This is a step-by-step guide that shows how to use Orange to find interesting visualizations of a data set.
After installing Orange (see installation pages), you will find the "Orange Canvas" icon on your desktop and on your Start->Programs->Orange menu. Start Orange by double-clicking the icon.
Orange Canvas provides a visual programming data environment, where the user builds the data analysis schema by combining different analysis components called widgets.
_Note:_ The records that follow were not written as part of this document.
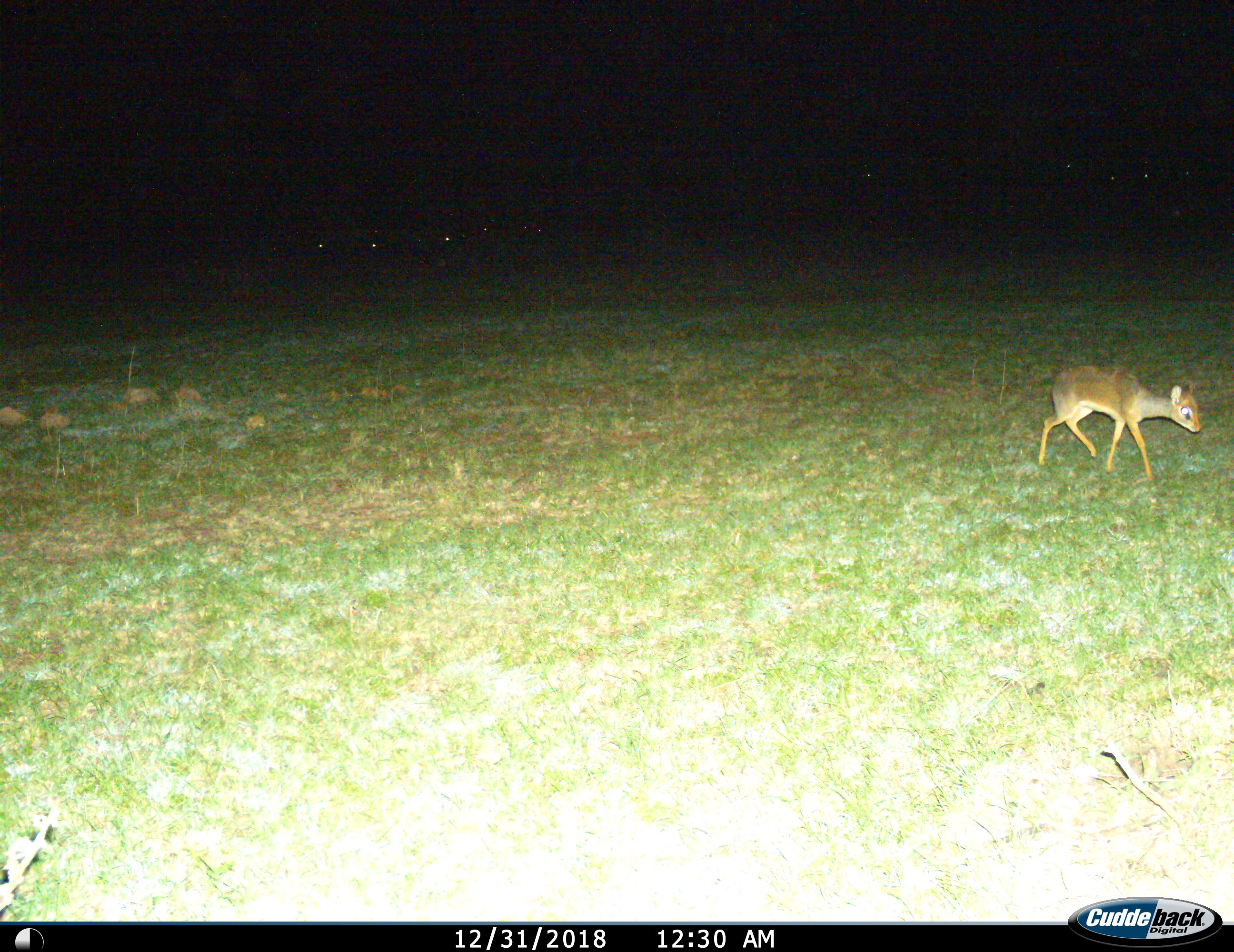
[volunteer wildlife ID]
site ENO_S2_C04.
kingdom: Animalia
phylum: Chordata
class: Mammalia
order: Artiodactyla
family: Bovidae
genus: Madoqua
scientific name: Madoqua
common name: dik-dik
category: dikdik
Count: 1.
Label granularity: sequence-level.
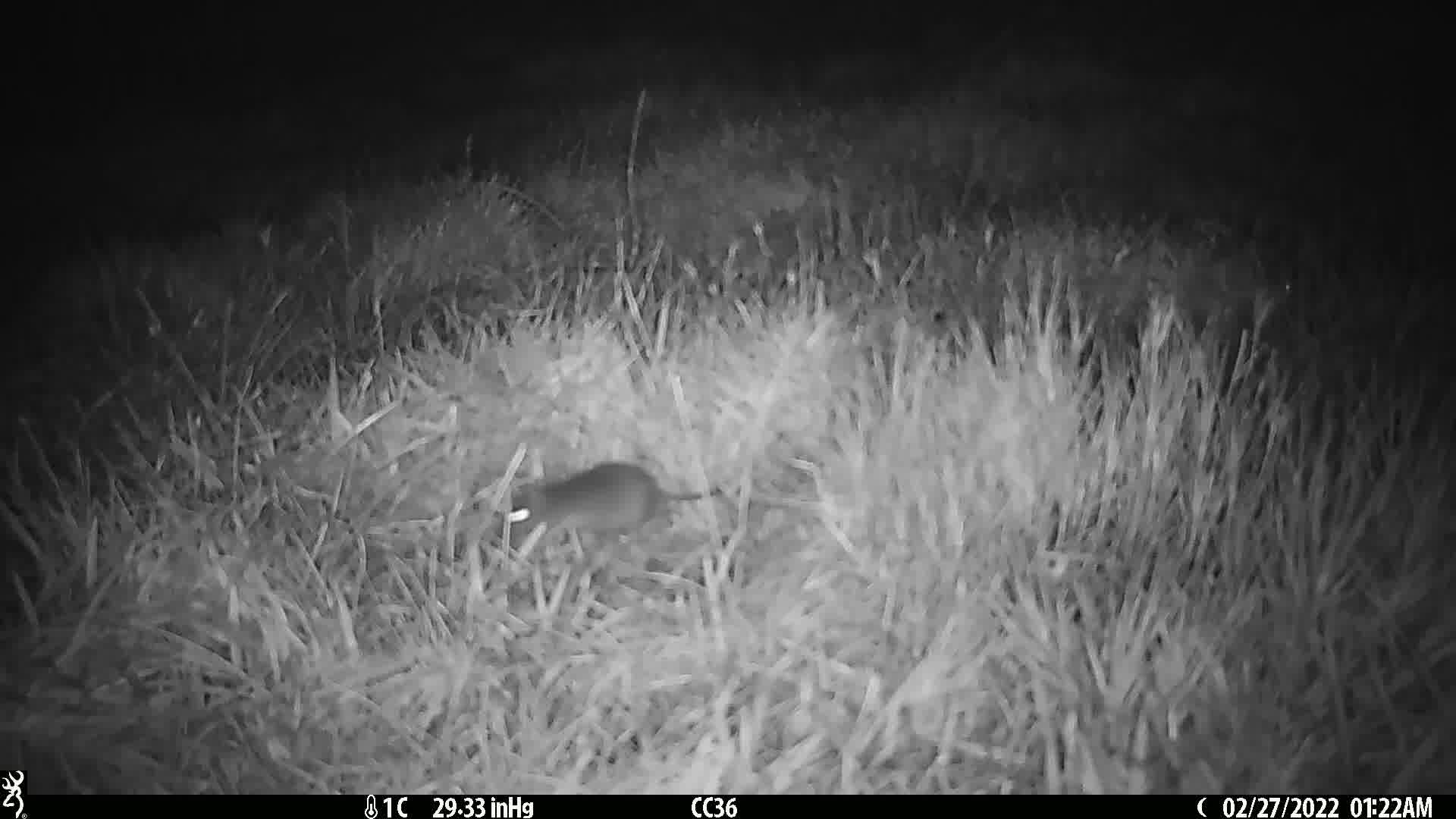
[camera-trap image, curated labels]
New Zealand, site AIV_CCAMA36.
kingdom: Animalia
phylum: Chordata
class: Mammalia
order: Rodentia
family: Muridae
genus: Mus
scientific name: Mus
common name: mouse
In Orange Canvas the widgets are represented with graphical icons, and can be found in different tabs (Data, Classify, ...) according to their function. To use a widget, click on its icon. The widget's instance will then be placed on the canvas. Below is a screenshot of Orange canvas showing the widgets in the Data tab.
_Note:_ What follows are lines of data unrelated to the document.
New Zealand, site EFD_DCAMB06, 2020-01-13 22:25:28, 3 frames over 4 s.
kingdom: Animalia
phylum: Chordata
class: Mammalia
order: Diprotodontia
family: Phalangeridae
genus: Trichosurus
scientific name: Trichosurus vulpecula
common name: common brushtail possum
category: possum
To find interesting data visualizations from cancer microarray data sets we will only need two widgets: the File widget from the Data tab and the Radviz widget from the Visualize tab. Here are the screenshots of the two widget tabs:
The Data tab with the File widget selected
The Visualize tab with the Radviz widget selected
By clicking on both of the widgets we get the following schema on the canvas:
Notice that beside the icons representing the widgets, each of the icons also has small blue boxes on the left and/or right side. These small boxes represent the channels for widget's inputs and outputs, respectively. We will use the File widget to load the data and send it to the RadViz widget. To establish this communication between our two widgets, click on the File widget's output box (the small blue box on the right side of the File widget) and drag an emerging line to the Radviz widget's input box (the small blue box on the left side of the Radviz widget). After doing this the schema should look like this:
The graphical interface of each widget can be accessed by double-clicking the widget's icon on the canvas. By double-clicking the File and the Radviz widgets we open the following dialogs:
Notice that there is no graph in the Radviz widget. This is because no data has been loaded in the File widget. To do this, press the "..." button in the File widget. This opens a dialog for the input file selection. If we, for example, select the MLL.tab file (you need to have this data on your local disk, download it from here or download any of the other cancer microarray data sets from data sets page). The File widget loads the data set and sends it to the Radviz widget. After receiving the data, the Radviz widget will show a visualization using the first few attributes:
The VizRank dialog
In order to find data visualizations with good class separation for our data we have to open the VizRank dialog. Do this by pressing the "VizRank" button (indicated by the green rectangle in the upper figure).
The Main and Settings tabs of the VizRank dialog.
The Main tab
The Main tab includes controls for starting the projection evaluation and for browsing through the scores of the evaluated projections. After we decide how many features the evaluated projections should contain, we can start the projection search by pressing the "Start Evaluating Projections" button. Each evaluated projection will be automatically added to the list of projections.
The Settings tab
In the Settings tab we can change several parameters that control the projection evaluation.
VizRank Evaluation Settings. Here we can change the parameters of the k-NN algorithm used by VizRank when evaluating the projections.
Measure of Classification Success. Here we decide which method we would like to use to score the projections. We can choose among classification accuracy, Brier score and average probability of correct classification.
Attribute Subset Selection. This parameter defines the selection method for the subset of attributes (genes) that are to be used in an evaluated projection. In all our experiments in the paper we used the option "Use gamma distribution and test all possible placements".
Measures for Attribute Ranking. Here we can decide which method for the initial ranking of features we would like to use. In the paper we used "Signal to noise ratio".
Finding interesting visualizations
To start evaluating different data visualizations we have to press the "Start Evaluating Projections" button in VizRank's Main tab. Evaluated projections showing the score and the list of included features will be added to the sorted list of projections. To see a specific projection simply click it on the list. In the figure below there is the list of the top projections of the MLL data set with the best projection visualized in the Radviz widget.